- _Stored rows_
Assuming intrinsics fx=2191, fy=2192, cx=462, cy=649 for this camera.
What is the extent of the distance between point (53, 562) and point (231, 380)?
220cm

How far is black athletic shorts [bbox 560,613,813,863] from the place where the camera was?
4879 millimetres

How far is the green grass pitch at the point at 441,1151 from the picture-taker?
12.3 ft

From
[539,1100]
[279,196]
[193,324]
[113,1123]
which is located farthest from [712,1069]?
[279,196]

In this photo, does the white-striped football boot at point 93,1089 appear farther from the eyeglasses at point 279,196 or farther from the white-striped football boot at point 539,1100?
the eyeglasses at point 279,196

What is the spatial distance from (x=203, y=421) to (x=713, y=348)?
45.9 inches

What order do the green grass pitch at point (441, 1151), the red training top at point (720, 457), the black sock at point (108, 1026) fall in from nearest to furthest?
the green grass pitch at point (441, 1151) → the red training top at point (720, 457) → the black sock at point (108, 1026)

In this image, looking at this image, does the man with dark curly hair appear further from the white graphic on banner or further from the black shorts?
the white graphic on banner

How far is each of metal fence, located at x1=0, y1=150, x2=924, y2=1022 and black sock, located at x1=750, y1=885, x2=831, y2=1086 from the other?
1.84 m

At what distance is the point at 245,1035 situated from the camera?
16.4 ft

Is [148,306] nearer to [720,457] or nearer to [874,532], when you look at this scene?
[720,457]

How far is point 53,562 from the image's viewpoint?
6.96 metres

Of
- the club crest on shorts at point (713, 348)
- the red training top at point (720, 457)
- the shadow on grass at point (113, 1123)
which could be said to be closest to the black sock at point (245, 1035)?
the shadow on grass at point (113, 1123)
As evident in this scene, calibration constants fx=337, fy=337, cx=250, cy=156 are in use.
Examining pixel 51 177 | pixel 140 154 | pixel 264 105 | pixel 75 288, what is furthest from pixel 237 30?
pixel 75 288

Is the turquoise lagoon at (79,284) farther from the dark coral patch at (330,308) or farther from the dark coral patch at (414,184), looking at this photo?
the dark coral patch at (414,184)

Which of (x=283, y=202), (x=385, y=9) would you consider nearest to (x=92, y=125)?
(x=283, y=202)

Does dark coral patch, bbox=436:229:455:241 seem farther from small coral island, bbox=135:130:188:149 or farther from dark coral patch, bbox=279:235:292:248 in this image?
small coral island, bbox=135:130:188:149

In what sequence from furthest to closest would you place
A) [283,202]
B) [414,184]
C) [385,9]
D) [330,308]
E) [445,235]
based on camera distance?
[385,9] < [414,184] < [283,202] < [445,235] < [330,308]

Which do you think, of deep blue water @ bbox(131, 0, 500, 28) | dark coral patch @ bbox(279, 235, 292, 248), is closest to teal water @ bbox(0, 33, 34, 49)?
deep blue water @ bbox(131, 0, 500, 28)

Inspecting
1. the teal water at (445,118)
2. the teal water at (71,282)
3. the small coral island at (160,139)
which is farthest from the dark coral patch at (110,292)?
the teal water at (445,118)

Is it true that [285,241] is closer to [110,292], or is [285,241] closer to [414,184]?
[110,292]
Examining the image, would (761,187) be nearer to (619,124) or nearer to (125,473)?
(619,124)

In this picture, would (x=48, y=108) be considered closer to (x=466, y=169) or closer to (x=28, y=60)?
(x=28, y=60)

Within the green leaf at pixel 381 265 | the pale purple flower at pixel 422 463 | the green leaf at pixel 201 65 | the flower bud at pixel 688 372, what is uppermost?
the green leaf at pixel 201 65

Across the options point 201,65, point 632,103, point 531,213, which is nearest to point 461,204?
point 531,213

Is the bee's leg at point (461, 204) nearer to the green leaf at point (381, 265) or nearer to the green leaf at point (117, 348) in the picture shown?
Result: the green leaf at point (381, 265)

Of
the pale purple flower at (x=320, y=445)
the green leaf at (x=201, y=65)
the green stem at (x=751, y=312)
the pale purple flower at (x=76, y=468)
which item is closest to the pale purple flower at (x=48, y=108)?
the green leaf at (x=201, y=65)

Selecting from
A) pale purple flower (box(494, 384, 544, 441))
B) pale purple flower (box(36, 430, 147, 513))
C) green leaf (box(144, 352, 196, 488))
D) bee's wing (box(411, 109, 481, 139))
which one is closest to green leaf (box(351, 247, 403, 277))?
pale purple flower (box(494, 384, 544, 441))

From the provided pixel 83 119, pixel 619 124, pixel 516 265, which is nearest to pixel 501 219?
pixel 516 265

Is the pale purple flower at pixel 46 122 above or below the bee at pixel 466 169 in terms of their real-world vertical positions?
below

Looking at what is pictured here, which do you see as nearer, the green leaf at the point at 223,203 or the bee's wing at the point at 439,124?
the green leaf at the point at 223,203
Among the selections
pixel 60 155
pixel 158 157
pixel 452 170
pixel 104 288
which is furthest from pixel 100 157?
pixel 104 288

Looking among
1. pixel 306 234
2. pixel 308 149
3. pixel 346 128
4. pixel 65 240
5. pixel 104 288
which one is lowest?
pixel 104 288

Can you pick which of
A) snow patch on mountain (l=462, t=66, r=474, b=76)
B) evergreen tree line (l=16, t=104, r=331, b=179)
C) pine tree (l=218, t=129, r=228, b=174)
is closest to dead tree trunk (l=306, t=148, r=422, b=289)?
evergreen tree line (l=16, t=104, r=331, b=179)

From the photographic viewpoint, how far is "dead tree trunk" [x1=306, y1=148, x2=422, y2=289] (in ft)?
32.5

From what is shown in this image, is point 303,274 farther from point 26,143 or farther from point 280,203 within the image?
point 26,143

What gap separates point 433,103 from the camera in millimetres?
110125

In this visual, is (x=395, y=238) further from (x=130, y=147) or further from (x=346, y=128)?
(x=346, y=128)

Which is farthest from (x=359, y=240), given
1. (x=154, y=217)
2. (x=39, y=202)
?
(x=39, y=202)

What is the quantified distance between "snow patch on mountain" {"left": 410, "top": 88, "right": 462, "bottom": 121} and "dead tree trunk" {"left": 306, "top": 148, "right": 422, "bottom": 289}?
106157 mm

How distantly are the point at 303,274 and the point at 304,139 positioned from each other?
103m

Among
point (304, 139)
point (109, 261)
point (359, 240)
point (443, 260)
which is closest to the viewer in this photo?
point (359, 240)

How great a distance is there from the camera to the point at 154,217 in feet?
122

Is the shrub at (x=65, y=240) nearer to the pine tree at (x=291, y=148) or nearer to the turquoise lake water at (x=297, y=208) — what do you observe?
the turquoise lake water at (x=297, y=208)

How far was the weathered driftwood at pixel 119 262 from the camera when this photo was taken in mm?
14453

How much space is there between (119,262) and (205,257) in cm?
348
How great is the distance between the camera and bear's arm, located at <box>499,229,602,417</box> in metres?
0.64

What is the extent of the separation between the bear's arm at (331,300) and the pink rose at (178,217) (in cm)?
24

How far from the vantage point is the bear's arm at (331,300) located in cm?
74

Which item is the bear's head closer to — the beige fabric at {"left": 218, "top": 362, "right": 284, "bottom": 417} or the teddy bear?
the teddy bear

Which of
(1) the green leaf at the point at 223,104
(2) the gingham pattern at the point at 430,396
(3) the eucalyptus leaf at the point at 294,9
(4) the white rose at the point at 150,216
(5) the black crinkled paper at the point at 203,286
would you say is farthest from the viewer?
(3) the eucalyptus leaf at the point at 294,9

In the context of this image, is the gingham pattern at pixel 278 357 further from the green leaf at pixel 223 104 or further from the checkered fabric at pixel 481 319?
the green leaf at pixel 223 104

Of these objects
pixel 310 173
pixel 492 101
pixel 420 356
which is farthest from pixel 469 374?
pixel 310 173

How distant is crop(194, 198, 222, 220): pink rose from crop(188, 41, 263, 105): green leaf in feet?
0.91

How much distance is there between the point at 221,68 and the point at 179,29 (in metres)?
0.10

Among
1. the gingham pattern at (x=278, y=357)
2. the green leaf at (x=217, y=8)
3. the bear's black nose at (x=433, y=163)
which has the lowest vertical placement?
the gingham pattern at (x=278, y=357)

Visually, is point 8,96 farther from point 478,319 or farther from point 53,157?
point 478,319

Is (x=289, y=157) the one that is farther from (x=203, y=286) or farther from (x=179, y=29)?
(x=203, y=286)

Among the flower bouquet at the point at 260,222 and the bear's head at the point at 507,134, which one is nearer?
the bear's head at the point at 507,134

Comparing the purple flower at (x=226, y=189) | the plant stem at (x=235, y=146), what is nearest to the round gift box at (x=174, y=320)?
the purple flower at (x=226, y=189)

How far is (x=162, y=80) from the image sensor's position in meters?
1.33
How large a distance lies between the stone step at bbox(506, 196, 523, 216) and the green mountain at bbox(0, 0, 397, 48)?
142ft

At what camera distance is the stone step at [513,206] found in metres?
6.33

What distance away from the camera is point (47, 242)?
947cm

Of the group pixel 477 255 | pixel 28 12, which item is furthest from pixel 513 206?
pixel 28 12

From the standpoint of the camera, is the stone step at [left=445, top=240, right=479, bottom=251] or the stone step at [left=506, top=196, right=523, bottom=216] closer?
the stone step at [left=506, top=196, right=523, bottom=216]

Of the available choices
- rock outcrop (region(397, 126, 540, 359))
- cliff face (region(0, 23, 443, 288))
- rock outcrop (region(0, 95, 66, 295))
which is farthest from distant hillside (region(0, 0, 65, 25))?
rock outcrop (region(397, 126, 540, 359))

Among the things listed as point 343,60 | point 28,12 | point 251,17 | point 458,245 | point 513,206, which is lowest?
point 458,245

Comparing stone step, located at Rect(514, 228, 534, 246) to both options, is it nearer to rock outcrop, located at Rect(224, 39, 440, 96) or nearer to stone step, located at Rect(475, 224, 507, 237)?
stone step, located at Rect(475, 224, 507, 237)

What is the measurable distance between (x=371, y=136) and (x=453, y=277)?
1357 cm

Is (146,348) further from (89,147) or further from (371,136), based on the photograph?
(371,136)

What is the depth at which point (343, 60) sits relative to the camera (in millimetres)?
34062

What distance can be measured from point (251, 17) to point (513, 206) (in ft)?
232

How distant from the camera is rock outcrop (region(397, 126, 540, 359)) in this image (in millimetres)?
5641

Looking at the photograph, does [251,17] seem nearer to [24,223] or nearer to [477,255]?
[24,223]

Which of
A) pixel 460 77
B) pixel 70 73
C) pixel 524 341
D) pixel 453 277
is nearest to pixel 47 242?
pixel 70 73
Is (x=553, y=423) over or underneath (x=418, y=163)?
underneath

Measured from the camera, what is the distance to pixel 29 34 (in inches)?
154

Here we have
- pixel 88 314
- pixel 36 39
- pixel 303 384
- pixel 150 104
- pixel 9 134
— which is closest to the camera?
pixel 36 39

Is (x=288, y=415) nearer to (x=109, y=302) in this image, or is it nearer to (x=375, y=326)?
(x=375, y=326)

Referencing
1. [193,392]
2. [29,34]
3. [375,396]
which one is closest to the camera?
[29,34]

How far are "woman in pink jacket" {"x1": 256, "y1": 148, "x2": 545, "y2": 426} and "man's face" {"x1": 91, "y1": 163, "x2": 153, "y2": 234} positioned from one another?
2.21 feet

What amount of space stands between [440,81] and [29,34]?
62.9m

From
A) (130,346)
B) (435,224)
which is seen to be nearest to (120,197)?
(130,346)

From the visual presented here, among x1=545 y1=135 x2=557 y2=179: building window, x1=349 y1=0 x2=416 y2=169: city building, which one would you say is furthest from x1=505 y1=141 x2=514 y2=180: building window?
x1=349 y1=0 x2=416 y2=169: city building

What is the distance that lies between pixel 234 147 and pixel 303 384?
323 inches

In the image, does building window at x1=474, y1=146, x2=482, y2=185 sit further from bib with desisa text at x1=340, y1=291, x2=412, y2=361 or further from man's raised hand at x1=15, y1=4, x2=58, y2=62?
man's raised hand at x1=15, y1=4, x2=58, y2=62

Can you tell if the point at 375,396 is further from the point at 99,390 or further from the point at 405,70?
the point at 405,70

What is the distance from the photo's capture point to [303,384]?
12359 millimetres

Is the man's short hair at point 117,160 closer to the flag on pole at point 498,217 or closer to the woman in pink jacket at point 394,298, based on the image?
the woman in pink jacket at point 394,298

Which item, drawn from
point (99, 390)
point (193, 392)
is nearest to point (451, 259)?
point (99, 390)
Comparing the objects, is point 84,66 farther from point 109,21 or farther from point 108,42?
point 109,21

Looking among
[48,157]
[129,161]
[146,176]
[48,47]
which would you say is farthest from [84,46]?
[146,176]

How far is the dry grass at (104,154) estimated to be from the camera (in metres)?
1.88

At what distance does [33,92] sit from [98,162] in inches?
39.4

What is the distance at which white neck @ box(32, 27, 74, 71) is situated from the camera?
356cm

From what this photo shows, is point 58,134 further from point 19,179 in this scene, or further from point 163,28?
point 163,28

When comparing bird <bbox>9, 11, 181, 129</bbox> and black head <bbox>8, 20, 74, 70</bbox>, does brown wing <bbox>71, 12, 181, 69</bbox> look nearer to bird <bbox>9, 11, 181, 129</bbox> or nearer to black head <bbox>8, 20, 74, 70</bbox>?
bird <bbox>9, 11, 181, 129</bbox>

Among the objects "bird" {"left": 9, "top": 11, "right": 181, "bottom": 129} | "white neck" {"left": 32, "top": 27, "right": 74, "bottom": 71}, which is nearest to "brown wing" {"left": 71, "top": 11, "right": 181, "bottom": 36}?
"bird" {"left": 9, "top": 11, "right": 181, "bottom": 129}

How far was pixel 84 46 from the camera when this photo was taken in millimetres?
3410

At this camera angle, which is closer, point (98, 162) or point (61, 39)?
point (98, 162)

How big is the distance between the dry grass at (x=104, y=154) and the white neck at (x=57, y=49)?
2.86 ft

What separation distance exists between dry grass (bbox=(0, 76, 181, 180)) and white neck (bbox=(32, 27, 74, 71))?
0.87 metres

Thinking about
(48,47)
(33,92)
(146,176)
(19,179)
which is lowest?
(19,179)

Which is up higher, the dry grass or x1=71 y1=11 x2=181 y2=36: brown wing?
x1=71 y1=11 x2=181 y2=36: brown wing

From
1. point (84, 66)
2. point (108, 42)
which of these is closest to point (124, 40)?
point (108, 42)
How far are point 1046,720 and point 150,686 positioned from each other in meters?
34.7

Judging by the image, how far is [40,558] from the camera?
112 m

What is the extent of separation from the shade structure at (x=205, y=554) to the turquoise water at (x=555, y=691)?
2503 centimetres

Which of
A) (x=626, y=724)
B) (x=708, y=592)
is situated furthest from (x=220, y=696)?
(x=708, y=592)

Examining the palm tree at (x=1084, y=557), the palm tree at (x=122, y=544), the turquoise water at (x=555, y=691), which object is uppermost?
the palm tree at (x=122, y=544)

- _Aim of the task_
Give the lines from the one containing "Does dark coral" through the one containing "[385,9] < [414,184]" as a JSON list of strings, one string per line, leaving out blank lines.

- _Solution to the exercise_
[
  "Does dark coral patch, bbox=436:229:455:241 seem farther from small coral island, bbox=135:130:188:149 or farther from dark coral patch, bbox=279:235:292:248 in this image?",
  "small coral island, bbox=135:130:188:149",
  "In what sequence from furthest to closest would you place",
  "A) [283,202]",
  "B) [414,184]",
  "C) [385,9]",
  "D) [330,308]",
  "E) [445,235]",
  "based on camera distance?",
  "[385,9] < [414,184] < [283,202] < [445,235] < [330,308]"
]